Chief, Molecular Neurobiology Section, National Institute of Mental Health, National Institutes of Health at Bethesda, Maryland.
Mechanisms and actions of mood-stabilizing drugs, and the mechanisms of apoptosis and its implications in neuropsychiatric and neurological diseases
Research goals: Investigation of the mechanisms and actions of mood-stabilizing drugs as well as the mechanisms of apoptosis and its implications in neuropsychiatric and neurological diseases.
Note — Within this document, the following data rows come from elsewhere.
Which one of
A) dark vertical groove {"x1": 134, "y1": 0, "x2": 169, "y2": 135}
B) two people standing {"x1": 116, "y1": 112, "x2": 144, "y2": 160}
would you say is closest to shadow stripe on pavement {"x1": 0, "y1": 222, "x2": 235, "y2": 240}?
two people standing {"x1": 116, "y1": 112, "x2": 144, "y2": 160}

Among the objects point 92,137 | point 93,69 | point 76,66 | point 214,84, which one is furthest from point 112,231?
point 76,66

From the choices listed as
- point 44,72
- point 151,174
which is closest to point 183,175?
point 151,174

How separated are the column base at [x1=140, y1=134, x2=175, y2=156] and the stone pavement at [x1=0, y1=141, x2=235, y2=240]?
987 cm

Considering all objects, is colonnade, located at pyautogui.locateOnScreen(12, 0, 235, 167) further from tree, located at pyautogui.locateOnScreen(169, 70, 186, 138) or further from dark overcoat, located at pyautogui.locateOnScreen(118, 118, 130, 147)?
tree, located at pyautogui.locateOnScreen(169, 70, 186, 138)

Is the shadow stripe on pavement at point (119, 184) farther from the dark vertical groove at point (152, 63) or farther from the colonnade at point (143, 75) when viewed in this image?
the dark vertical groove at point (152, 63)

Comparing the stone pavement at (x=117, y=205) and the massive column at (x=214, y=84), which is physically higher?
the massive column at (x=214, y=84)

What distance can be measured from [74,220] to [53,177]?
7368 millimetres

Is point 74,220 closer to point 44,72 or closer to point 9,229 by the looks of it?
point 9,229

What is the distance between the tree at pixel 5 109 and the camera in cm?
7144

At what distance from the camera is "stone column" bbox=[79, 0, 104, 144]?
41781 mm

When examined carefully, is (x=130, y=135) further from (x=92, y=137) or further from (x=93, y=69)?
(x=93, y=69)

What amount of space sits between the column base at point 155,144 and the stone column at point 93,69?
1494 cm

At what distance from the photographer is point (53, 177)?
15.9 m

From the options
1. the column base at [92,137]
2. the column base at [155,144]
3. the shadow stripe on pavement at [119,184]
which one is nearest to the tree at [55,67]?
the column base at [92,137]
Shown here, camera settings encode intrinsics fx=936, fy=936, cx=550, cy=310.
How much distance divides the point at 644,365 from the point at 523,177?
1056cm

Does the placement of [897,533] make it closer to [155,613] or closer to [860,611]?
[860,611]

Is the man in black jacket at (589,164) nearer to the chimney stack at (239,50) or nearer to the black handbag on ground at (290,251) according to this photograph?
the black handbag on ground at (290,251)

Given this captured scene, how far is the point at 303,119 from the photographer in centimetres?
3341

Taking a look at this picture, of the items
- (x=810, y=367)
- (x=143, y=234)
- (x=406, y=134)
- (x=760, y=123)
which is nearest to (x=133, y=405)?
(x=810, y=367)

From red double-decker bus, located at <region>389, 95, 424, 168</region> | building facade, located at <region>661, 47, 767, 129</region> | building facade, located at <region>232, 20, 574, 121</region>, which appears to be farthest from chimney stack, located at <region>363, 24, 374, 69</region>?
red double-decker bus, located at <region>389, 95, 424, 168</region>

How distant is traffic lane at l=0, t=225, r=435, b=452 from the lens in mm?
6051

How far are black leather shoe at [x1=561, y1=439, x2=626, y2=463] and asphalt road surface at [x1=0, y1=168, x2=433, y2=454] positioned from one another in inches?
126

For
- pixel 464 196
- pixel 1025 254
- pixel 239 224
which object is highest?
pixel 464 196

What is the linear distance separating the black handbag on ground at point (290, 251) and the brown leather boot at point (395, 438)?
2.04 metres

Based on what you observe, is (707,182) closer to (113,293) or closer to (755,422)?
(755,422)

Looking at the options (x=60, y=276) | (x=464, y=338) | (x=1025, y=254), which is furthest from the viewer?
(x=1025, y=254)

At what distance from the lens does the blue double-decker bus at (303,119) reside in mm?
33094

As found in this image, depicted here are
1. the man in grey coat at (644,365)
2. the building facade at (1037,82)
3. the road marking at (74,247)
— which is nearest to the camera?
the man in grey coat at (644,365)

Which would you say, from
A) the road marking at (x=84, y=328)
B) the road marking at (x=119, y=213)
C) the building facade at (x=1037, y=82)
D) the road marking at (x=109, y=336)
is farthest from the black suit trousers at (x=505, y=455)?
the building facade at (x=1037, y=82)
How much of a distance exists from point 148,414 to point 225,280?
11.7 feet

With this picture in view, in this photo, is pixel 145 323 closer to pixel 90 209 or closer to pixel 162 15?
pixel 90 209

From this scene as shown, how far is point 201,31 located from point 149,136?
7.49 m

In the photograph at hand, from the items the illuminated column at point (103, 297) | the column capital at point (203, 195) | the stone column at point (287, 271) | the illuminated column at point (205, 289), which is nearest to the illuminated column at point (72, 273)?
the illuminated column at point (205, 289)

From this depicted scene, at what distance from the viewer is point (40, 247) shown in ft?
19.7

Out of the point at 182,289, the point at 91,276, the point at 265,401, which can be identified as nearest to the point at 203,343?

Dr. Chuang's laboratory has provided the first evidence that the mood-stabilizer lithium robustly protects CNS neurons from glutamate-induced excitotoxicity. His group also identified potential mechanisms underlying lithium neuroprotection, which include inactivation of NMDA receptors, activation of cell survival pathways, up-regulation of anti-apoptotic genes, and down-regulation of pro-apoptotic genes. His team also demonstrated that lithium reduces brain damage in rodent models of stroke and a rat excitotoxic model of Huntington's disease. In addition, Dr. Chuang and his collaborators have documented that glyceraldehydes-3-phosphate dehydrogenase (GAPDH), sometimes referred to as a house keeping gene, is in fact involved in the occurrence of neuronal apoptosis and could be linked to the pathogenesis of certain neurodegenerative diseases.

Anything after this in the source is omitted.